Personal information
- Born: 2 January 1935 (age 91) Tourcoing, France
- Height: 1.75 m (5 ft 9 in)
- Weight: 67 kg (148 lb)

Sport
- Sport: Sprint running
- Club: UST Athlétisme, Tourcoing Racing Club de France, Paris

Achievements and titles
- Personal bests: 100 m - 10.31 (1959) 200 m - 20.7 (1963)

Medal record
Men's athletics
Representing France
Olympic Games
| Bronze medal – third place | 1964 Tokyo | 4×100 m |
| Bronze medal – third place | 1968 Mexico City | 4×100 m |
European Championships
| Gold medal – first place | 1966 Budapest | 4×100 m |
| Silver medal – second place | 1962 Belgrade | 100 m |
| Bronze medal – third place | 1958 Stockholm | 200 m |

= Jocelyn Delecour =

French sprinter (born 1935)

Jocelyn Delecour (born 2 January 1935) is a retired French sprinter.
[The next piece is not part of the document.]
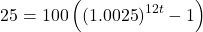 \[25 = 100\left( {{{\left( {1.0025} \right)}^{12t}} - 1} \right)\]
He competed in various sprint events at the 1956, 1960, 1964 and 1968 Olympics and won a bronze medal in 1964 in the 4 × 100 metre relay, together with Paul Genevay, Bernard Laidebeur and Claude Piquemal. Four years later he and Piquemal teamed up with Gérard Fenouil and Roger Bambuck to win the bronze medal once again in the same event.

At the European Championships, Delecour won a gold, a silver and a bronze medal in the 4 × 100 m (1966), 100 m (1962) and 200 m (1958) events, respectively.